When I read Jeff Benedict's, Little Pink House, I did not get what I was expecting. I got something much more enjoyable and satisfying. I was expecting to gain some insight into the US Supreme Court's landmark eminent domain decision in Kelo v. New London. Instead, I was treated to the opportunity to meet Susette Kelo and the other residents of the Fort Trumbull section of New London, Connecticut and the government officials who were responsibile for the decisions that affect people's lives. For students, there will be no great insight into the judicial decision-making process. But there will be the unmistakable lesson that beyond the words on the paper and the legal principles, all these judicial decision affect the lives of real people in real ways. Too often students are willing to accept judicial decisions as foregone conclusions. I hear students react to cases droning complacently, "The court had no choice, because that is the law." This book will help students realize that judicial determinations are the product of choices - choices made by government officials at all levels, by business leaders, by corporate managers, by regualr people and, even by judges. And those choices have consequences.
Little Pink House is apparently being made into a Lifetime TV movie starring Brooke Shields as Susette Kelo. I hope the movie does justice to the story.

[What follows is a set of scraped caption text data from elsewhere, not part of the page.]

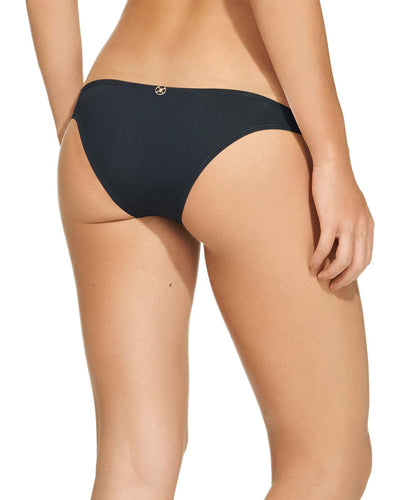 BETSEY BLACK BASIC BOTTOM VIX 250-356-001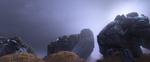 Frozen II - Rock Creatures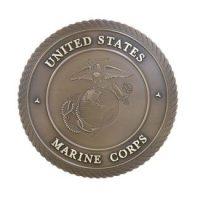Marine Corps Bronze Medallion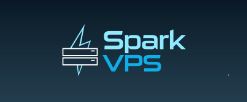 sparkvps.png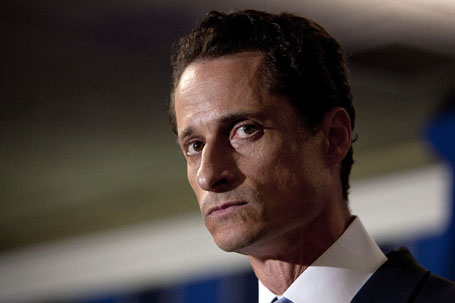 Representative Anthony Weiner Holds News Conference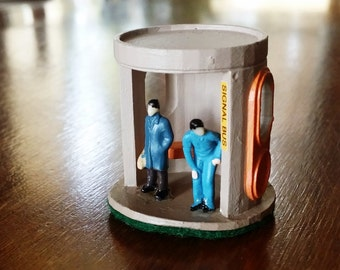 Canberra Bus Shelter - 3D Printed Miniature - Two Men Waiting for Bus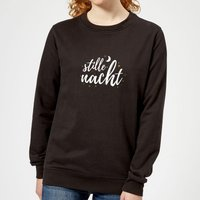 Stille Nacht Women's Sweatshirt - Black - XXL - Black from The Christmas Collection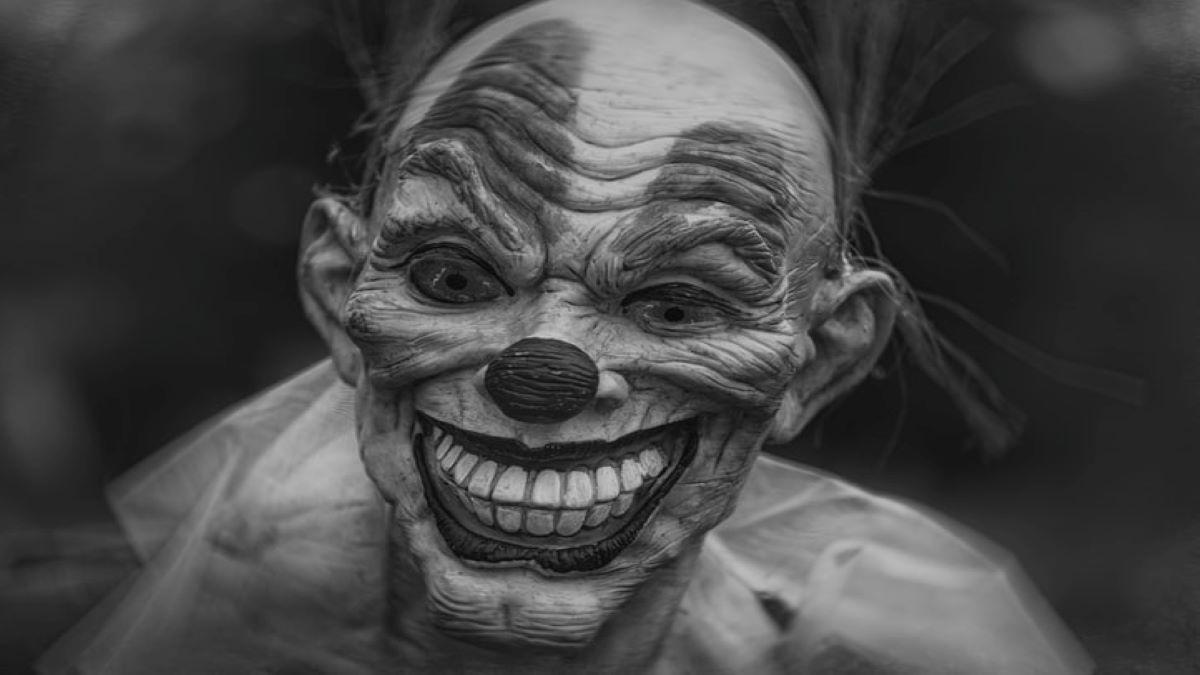 Film horror anni 2000: quali sono i migliori e dove vederli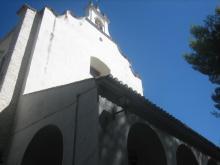 fachada ermita de Sant VIcent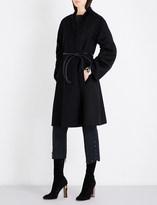 Sportmax Pablo cashmere tie-waist coat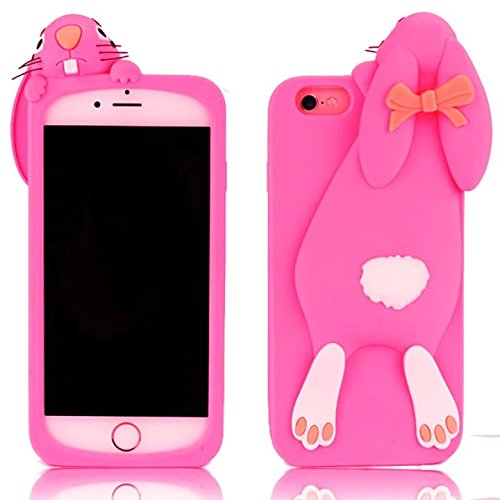 "Sunroyal 3D Fashion Case Cute Funny Süße Silikon Schutzhülle Buck Teeth Bunny Rabbit Soft Weichem Handy Tasche für Apple iPhone 6 Plus iPhone 6S Plus (5.5"") Karikatur Cartoon Zubehör Set Handyhülle Et Pattern 06"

Those of you who are not situated here in New England may not be aware of the ironic sequel to the story. The massive governmental land grab that was approved by the court was to allow for a development to complement a nearby research campus built by the pharmaceutical giant Pfizer. The preferred developer for the parcel never got funded and never built anything and Pfizer ultimately abandoned the research campus that started the whole ball rolling.
A related post is here.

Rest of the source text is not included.